As a relative latecomer among Japanese brewers to the race for global market share, Asahi was drawn to the European market's stability and wide profit margins. Birra Peroni and Royal Grolsch have loyal followings. The size of Asahi's offer attests to the value it sees in both brewers' brands.
"The attraction was in the brands' local penetration," a senior Asahi executive said of the company's bid.
Peroni ranked as the top-selling brand in Italy in 2014, with a 17.4% share, Euromonitor said. It has extended its lead to more than double the sales of the No. 2 and No. 3 brands. Besides its light namesake brew, Birra Peroni offers the stronger Peroni Forte and Nastro Azzurro, which sells widely at cafes and restaurants.
With an emphasis on detail, Royal Grolsch has carved out a place in a Dutch market dominated by local-brew-turned-global-name Heineken. Grolsch, the third-ranked brand in the Netherlands, according to Euromonitor, is on the heavy side and rather bitter compared with the typical lager. It is sold in distinctive flip-top bottles in supermarkets and other retailers across Europe.

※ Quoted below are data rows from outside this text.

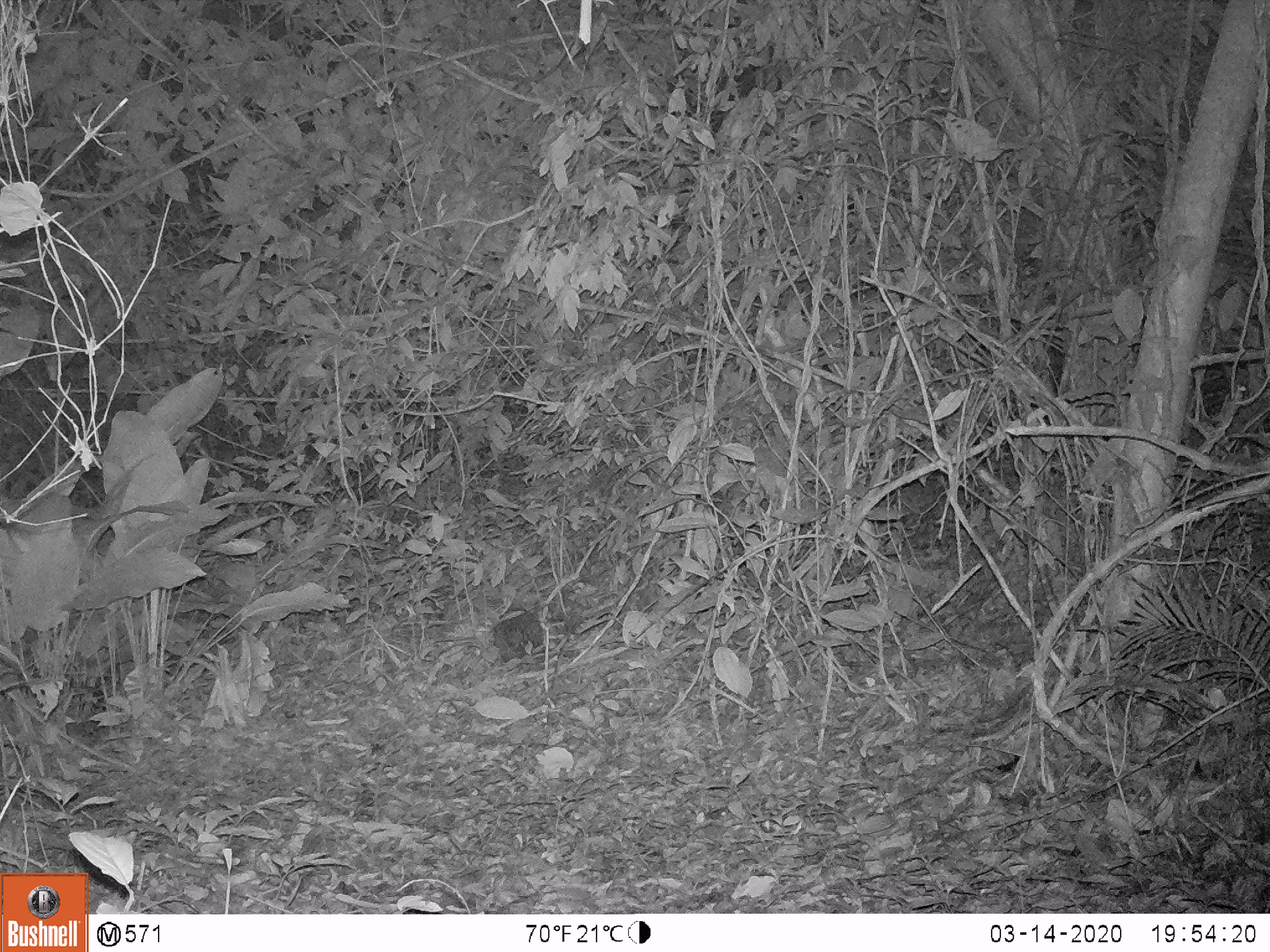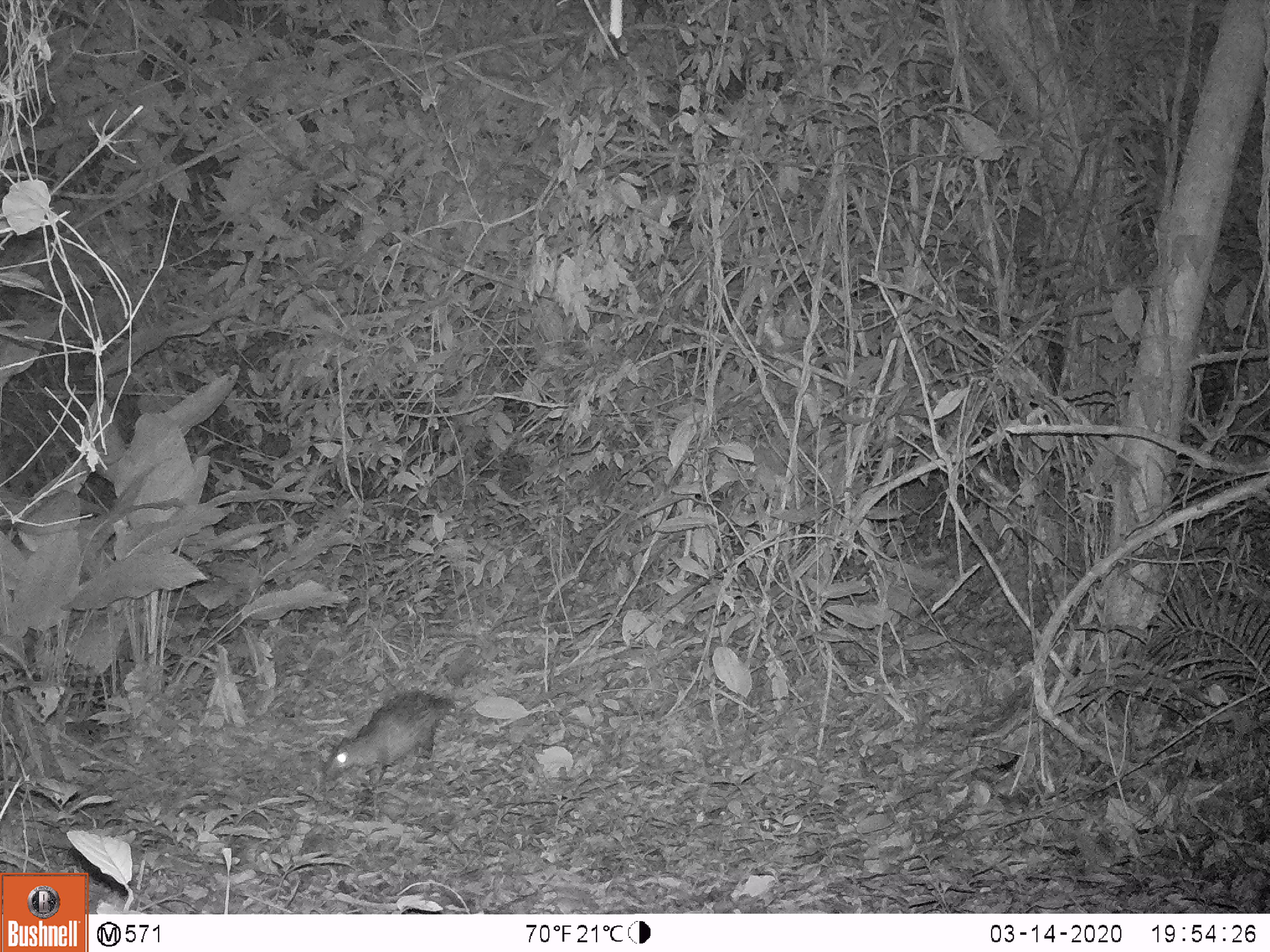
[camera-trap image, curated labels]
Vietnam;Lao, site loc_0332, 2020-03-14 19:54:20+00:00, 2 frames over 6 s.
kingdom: Animalia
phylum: Chordata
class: Mammalia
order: Rodentia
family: Hystricidae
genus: Atherurus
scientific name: Atherurus macrourus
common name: asiatic brush-tailed porcupine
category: asiatic brush tailed porcupine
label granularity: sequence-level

What the European beer market lacks in growth prospects compared with emerging economies it makes up for in size, at one-quarter of the global total, and high unit prices. There is less risk of becoming trapped in a race to the bottom in prices. Given the established market shares of Peroni and Grolsch, Asahi expects stable cash flows. It also will seek to tap local vendor networks to sell Super Dry in Europe, generating additional growth.

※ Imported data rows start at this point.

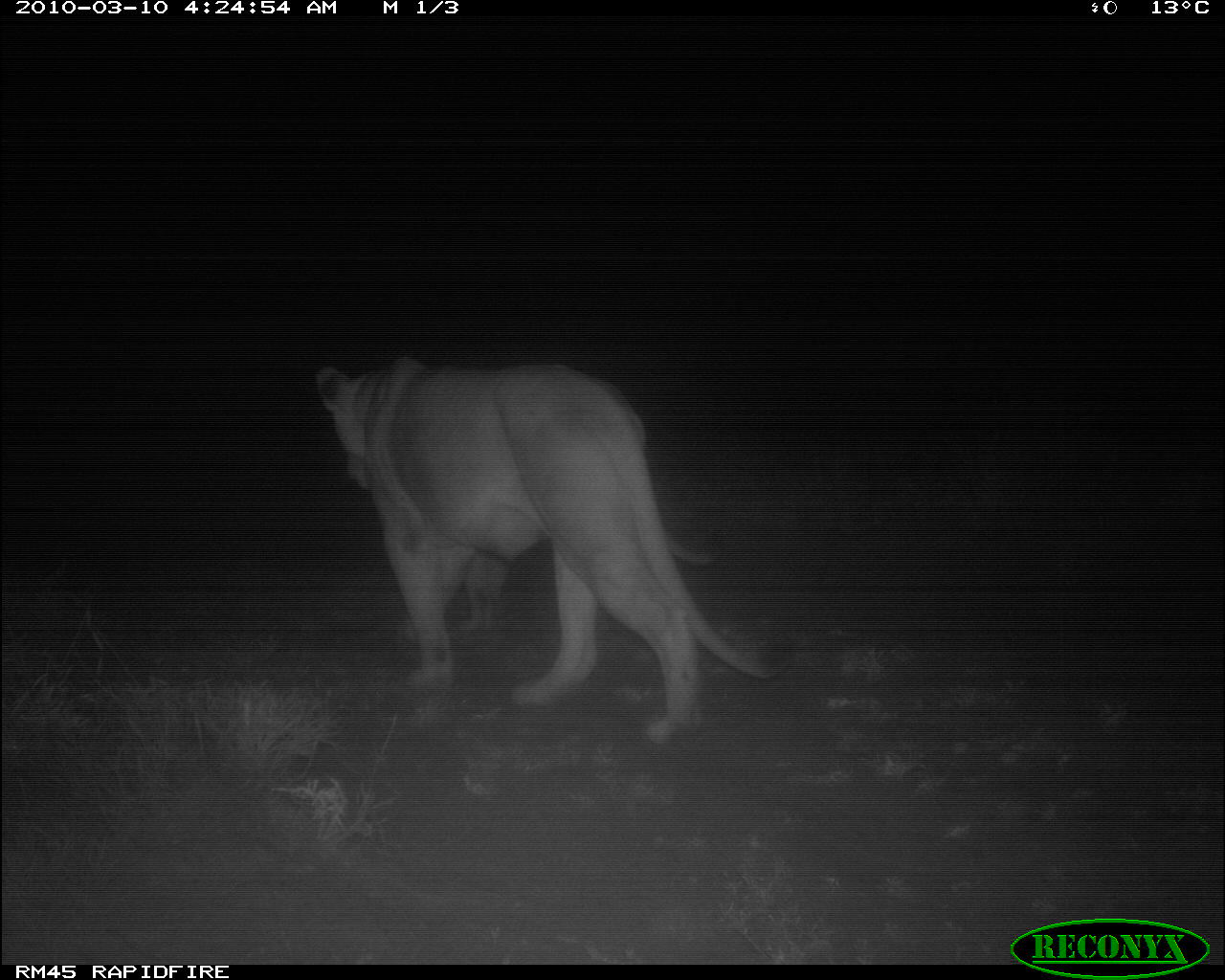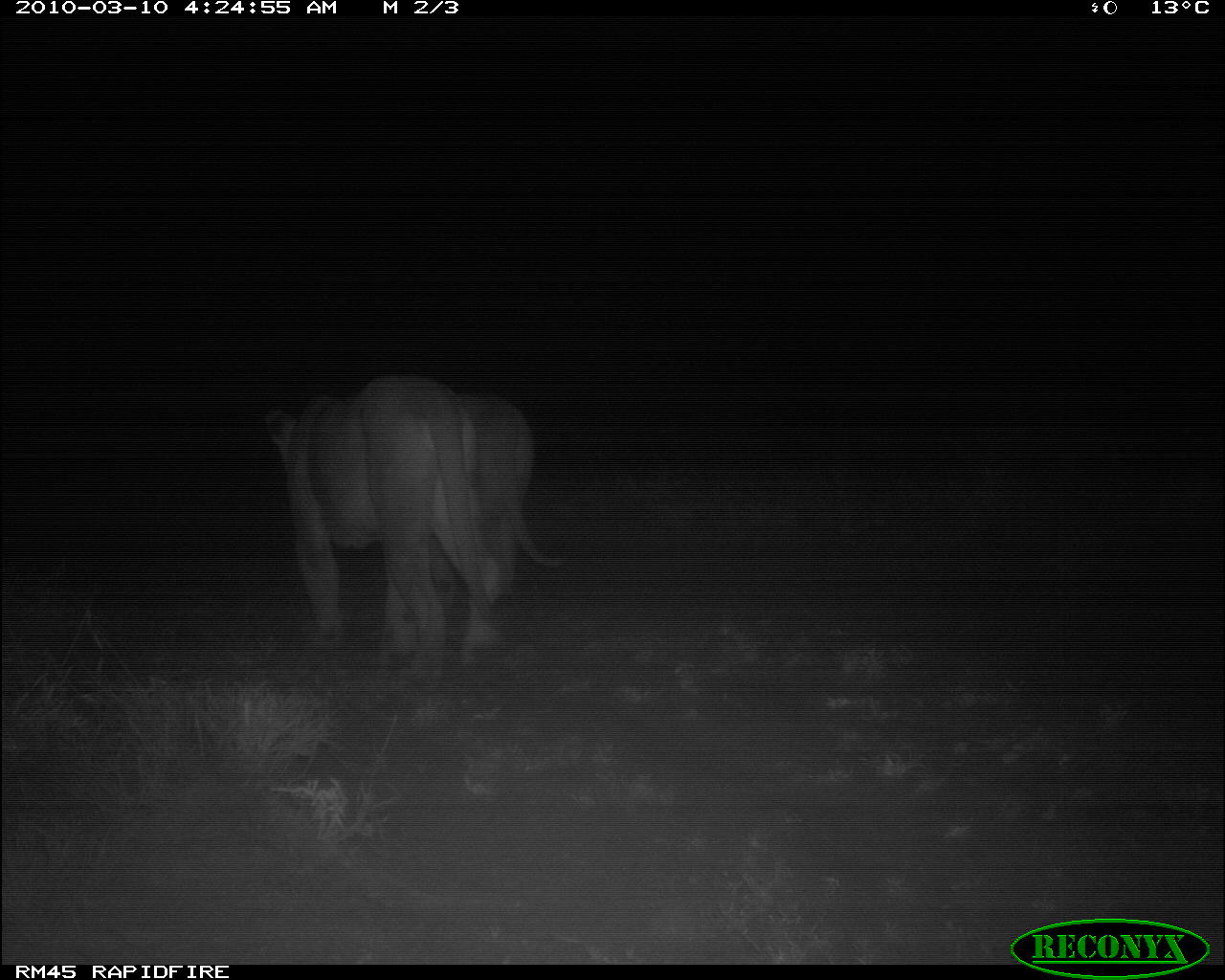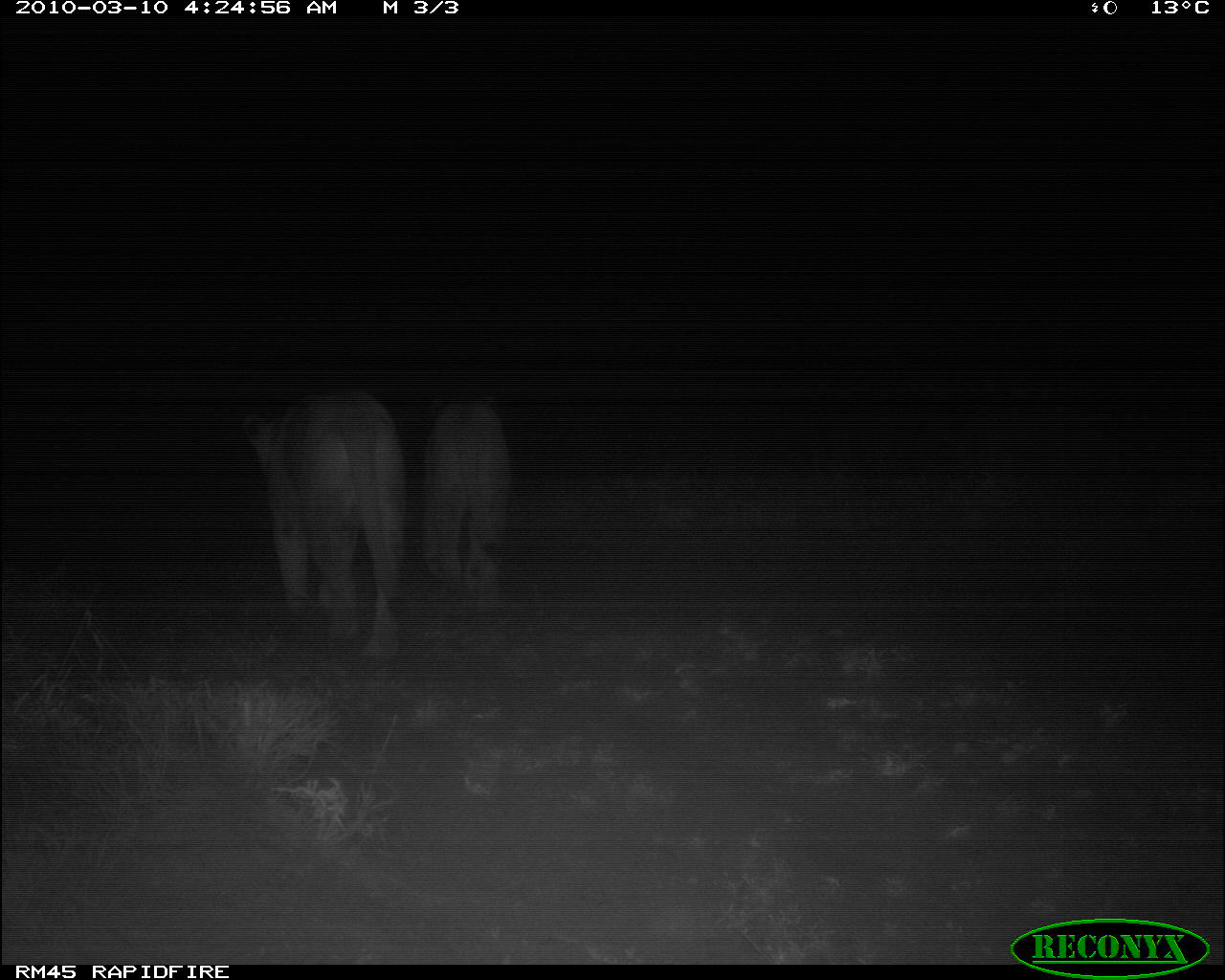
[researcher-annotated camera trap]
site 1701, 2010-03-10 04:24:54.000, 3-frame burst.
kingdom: Animalia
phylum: Chordata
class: Mammalia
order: Carnivora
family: Felidae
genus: Panthera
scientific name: Panthera leo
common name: lion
Panthera leo (lion), count 2.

But rival Kirin can attest to the difficulty of making acquisitions pay off. Schincariol, now known as Brasil Kirin, has underperformed, resulting in a roughly 114 billion yen ($999 million) extraordinary loss last fiscal year, despite Kirin spending around 300 billion yen in the 2011 buyout.
Europe is farther from Asahi's oversight than its Australia-based Oceania business and has a vastly different corporate culture, presenting a challenge for management.